> **ASSIGNMENT**
Repeat the records in full. No pictures belong in the copy.

Collected data

= = = = =

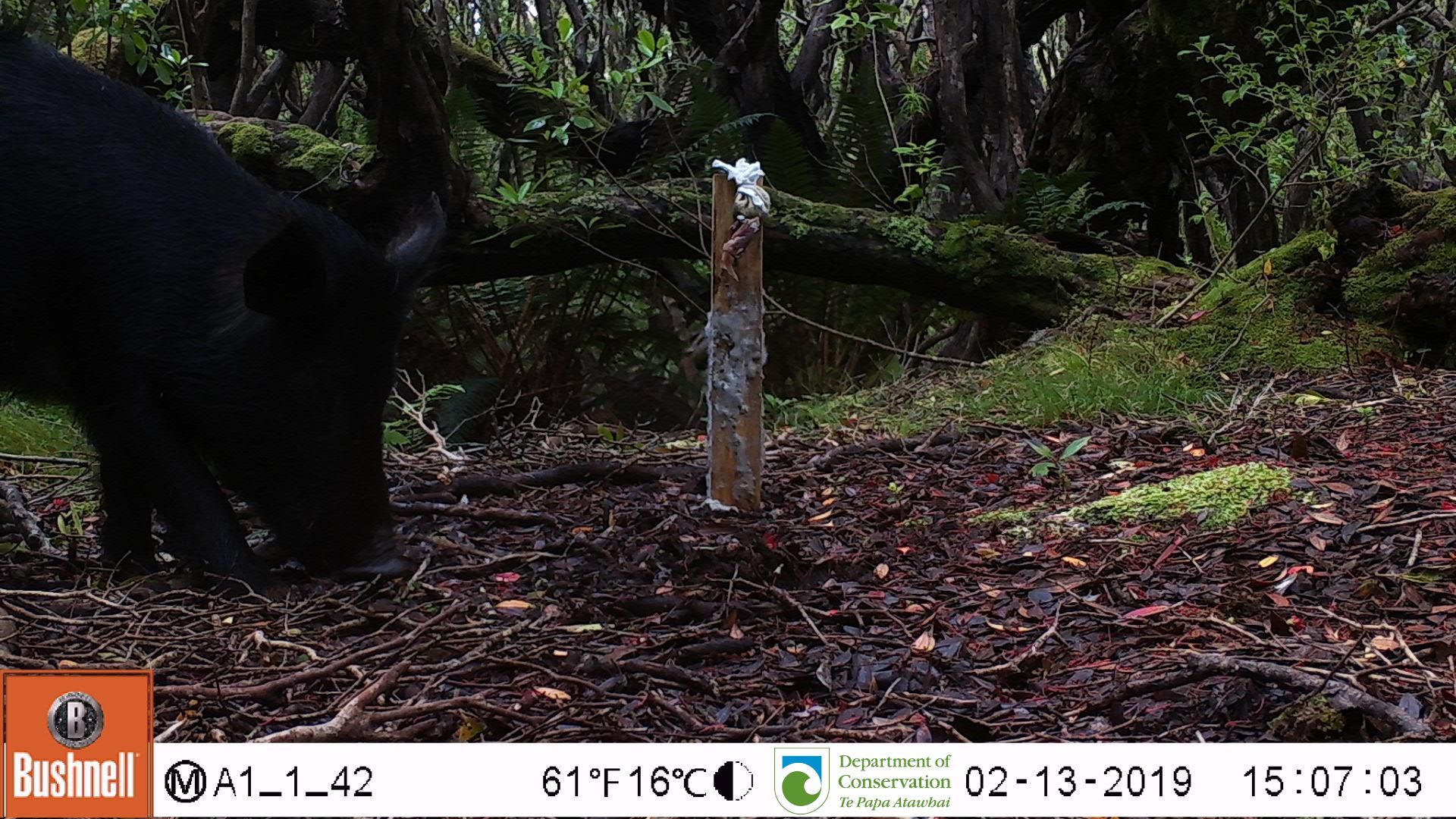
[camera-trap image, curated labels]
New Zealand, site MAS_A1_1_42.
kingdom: Animalia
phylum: Chordata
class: Mammalia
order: Artiodactyla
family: Suidae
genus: Sus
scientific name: Sus scrofa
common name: pig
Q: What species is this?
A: Pig (Sus scrofa).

= = = = =

> **RESPONSE BELOW**
[camera-trap image, curated labels]
New Zealand, site MAS_A1_1_42.
kingdom: Animalia
phylum: Chordata
class: Mammalia
order: Artiodactyla
family: Suidae
genus: Sus
scientific name: Sus scrofa
common name: pig
Q: What species is this?
A: Pig (Sus scrofa).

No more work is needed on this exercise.